Task objective » Arrange the lines of the data below into a Markdown table with the columns Row and Data line, numbering each row and leaving out blank lines. Include only the lines starting with the one that contains "Is point 352,49" and going on through the one that contains "948 centimetres".
--- START OF Records shown ---
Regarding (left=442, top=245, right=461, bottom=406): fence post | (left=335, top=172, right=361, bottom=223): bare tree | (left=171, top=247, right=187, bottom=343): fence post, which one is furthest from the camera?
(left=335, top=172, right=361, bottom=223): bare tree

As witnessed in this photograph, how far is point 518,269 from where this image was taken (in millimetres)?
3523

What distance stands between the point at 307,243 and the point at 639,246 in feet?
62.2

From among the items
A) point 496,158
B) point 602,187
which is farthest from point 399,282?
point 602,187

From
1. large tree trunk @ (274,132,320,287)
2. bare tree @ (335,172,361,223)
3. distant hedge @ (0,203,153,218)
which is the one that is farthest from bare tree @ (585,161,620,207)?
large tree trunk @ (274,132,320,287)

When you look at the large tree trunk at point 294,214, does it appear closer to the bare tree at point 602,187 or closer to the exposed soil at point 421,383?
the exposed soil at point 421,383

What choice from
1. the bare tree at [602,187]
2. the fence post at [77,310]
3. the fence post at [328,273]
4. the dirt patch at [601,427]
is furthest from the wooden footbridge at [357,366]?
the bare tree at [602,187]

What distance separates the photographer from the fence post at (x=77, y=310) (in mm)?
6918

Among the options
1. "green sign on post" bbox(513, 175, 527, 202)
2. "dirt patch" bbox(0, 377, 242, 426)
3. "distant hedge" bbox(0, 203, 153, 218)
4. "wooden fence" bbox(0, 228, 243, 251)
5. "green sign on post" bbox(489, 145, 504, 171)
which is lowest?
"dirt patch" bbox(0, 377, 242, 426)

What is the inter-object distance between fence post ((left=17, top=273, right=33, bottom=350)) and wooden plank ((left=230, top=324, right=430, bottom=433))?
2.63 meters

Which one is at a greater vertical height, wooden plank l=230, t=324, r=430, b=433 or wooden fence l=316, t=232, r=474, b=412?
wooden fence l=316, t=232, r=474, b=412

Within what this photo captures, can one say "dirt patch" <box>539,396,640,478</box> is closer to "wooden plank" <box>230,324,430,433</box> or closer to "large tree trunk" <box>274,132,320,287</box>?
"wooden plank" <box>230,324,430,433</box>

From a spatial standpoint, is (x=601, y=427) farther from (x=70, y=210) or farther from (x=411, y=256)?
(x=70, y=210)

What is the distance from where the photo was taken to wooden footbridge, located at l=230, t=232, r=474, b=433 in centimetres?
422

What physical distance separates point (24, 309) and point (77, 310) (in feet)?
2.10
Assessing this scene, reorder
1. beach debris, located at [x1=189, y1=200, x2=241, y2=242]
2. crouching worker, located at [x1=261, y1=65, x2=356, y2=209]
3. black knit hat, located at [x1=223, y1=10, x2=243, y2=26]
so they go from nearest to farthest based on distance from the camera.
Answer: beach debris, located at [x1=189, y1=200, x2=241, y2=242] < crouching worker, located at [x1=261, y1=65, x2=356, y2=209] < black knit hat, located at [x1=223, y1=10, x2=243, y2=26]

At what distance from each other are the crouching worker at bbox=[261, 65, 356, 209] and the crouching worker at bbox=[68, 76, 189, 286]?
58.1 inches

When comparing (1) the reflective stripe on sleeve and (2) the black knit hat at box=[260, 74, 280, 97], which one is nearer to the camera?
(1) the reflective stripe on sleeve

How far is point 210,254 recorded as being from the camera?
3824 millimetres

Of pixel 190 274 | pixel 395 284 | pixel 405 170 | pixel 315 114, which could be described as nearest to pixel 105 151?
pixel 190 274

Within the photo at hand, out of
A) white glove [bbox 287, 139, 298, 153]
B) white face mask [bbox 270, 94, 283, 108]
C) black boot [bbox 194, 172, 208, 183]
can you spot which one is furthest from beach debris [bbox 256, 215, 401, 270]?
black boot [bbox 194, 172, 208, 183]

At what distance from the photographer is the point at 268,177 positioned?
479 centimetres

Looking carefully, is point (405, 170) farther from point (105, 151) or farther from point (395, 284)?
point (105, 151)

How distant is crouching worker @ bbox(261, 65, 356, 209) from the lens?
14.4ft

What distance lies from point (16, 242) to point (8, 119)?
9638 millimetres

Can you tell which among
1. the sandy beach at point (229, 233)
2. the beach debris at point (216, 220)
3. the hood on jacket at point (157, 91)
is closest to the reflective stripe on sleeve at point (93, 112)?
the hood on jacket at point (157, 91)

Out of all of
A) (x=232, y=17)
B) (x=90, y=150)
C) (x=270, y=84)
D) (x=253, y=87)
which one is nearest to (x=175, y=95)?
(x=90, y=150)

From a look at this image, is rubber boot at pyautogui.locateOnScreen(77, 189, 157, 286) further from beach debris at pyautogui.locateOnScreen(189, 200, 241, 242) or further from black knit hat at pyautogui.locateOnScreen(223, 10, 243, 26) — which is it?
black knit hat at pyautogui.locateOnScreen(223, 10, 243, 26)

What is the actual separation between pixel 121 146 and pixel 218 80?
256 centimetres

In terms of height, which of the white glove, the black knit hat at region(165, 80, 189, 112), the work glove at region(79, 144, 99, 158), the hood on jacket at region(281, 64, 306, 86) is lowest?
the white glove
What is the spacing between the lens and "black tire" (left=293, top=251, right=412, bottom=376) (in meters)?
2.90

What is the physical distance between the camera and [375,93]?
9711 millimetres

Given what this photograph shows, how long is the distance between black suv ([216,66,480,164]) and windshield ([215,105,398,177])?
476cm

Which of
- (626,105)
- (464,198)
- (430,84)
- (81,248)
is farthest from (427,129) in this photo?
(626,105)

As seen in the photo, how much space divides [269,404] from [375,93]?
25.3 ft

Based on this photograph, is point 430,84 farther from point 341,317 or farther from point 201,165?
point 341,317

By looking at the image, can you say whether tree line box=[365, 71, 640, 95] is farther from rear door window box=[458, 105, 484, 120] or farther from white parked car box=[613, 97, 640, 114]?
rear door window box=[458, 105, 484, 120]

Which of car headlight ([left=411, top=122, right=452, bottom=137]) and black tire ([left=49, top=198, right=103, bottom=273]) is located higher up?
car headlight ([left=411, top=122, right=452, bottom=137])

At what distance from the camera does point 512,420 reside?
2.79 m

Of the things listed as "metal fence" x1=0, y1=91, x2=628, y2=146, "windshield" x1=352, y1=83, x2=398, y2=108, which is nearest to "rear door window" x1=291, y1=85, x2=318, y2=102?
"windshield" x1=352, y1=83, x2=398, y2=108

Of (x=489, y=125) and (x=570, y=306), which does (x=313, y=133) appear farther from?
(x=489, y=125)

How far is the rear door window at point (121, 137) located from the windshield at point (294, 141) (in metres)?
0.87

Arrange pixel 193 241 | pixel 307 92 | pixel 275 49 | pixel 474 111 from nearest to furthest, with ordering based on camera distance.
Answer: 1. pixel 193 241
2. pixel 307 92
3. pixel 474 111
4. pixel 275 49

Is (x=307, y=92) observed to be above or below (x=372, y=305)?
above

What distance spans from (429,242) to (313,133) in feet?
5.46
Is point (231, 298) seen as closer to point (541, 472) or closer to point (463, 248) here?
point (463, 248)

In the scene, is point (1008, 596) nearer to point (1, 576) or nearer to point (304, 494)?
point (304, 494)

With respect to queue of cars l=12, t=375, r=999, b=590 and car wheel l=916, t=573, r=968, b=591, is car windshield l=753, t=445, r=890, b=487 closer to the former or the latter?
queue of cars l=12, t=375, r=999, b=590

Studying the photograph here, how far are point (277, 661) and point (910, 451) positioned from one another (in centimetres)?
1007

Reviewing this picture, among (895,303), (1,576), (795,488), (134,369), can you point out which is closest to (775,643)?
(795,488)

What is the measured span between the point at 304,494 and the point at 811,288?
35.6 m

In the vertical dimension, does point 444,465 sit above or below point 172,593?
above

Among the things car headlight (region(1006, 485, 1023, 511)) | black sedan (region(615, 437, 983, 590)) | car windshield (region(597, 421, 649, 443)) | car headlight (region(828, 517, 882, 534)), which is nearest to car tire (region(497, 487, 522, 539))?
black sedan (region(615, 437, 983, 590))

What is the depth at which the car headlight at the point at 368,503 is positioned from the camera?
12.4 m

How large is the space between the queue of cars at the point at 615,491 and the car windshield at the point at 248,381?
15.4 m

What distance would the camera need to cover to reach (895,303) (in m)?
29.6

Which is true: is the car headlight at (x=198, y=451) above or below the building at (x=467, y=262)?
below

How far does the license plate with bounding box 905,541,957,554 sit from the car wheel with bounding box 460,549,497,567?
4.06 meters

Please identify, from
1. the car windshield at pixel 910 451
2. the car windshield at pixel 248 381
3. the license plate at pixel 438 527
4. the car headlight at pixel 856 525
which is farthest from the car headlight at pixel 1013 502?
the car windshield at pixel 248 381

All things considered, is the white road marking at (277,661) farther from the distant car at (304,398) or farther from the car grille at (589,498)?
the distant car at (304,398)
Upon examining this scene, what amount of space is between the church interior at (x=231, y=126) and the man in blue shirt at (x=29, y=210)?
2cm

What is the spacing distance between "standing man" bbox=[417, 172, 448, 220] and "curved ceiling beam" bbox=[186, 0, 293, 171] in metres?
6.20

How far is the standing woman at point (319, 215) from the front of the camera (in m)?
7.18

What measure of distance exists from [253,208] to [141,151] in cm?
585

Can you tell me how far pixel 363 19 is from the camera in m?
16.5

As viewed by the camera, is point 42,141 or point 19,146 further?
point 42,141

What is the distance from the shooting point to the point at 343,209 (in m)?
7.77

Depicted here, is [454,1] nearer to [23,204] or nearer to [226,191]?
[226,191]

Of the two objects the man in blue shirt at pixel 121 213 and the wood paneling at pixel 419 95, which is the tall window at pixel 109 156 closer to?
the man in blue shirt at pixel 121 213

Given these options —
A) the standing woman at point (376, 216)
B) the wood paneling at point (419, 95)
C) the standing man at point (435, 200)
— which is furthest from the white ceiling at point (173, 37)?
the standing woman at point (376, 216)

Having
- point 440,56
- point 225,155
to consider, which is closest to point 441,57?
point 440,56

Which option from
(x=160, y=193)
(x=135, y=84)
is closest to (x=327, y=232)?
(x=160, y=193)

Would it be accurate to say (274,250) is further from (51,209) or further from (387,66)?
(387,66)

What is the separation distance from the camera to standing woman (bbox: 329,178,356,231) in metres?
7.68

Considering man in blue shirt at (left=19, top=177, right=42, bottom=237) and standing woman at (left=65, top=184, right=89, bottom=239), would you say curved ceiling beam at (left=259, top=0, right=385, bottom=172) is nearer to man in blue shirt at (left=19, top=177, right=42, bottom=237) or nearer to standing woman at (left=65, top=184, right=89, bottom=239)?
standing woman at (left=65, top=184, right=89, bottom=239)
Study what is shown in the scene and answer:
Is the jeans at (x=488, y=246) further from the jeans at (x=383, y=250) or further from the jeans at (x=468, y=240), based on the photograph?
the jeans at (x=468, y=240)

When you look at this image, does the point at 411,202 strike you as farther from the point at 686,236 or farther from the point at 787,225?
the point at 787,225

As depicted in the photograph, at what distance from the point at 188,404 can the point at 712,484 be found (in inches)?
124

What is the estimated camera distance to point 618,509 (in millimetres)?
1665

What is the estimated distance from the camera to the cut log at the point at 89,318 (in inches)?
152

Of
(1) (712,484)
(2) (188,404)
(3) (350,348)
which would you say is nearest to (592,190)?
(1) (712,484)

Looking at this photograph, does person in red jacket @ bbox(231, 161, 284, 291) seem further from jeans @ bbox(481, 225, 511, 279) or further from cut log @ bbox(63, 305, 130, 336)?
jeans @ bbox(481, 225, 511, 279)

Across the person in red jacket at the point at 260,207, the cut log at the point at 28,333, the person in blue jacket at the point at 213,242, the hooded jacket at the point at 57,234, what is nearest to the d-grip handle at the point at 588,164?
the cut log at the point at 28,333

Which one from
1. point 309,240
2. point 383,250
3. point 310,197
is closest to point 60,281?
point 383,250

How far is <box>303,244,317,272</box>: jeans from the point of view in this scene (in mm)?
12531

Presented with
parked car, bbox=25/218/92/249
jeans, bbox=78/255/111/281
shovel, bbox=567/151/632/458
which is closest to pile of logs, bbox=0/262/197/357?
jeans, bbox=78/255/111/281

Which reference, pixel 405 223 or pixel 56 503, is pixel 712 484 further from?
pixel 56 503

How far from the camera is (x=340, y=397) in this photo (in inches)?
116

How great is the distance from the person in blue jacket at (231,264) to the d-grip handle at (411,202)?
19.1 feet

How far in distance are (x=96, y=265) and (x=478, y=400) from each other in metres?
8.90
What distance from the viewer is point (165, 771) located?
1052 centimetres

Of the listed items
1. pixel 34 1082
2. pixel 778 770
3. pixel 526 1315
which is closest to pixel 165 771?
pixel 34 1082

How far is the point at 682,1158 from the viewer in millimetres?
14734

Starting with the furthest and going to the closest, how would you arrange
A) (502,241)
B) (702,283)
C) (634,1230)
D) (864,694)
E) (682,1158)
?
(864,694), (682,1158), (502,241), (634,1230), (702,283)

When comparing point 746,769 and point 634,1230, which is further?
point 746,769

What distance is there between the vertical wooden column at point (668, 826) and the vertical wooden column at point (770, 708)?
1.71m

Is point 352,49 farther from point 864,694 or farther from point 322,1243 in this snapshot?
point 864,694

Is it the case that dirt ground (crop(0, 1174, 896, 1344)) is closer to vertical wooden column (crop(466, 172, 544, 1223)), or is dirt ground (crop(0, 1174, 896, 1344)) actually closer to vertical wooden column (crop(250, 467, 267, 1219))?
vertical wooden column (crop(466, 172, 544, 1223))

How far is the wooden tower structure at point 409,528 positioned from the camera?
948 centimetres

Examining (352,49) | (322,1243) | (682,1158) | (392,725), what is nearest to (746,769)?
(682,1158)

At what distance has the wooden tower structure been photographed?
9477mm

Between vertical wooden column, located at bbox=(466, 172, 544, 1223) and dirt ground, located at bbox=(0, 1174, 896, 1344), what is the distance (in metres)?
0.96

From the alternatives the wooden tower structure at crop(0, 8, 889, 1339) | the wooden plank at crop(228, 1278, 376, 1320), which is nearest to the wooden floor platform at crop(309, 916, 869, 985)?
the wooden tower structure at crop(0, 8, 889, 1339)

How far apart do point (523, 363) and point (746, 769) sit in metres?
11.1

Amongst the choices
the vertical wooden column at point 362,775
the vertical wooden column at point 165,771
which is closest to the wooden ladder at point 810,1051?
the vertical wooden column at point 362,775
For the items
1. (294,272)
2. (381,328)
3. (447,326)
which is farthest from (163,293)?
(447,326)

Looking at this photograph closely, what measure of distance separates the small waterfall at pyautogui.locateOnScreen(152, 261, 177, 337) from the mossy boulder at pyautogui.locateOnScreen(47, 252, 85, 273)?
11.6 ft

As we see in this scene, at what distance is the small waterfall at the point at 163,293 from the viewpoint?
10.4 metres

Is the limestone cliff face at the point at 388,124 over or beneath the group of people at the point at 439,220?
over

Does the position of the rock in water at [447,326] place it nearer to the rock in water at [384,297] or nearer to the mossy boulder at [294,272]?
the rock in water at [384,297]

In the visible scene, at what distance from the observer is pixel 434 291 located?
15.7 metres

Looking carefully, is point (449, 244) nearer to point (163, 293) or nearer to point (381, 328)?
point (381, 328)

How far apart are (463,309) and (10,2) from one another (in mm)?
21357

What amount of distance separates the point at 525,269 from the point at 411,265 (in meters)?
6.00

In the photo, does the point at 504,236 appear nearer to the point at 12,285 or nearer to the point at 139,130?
--- END OF Records shown ---
Written answer »
| Row | Data line |
|---|---|
| 1 | Is point 352,49 farther from point 864,694 or farther from point 322,1243 in this snapshot? |
| 2 | point 864,694 |
| 3 | Is it the case that dirt ground (crop(0, 1174, 896, 1344)) is closer to vertical wooden column (crop(466, 172, 544, 1223)), or is dirt ground (crop(0, 1174, 896, 1344)) actually closer to vertical wooden column (crop(250, 467, 267, 1219))? |
| 4 | vertical wooden column (crop(466, 172, 544, 1223)) |
| 5 | How far is the wooden tower structure at point 409,528 positioned from the camera? |
| 6 | 948 centimetres |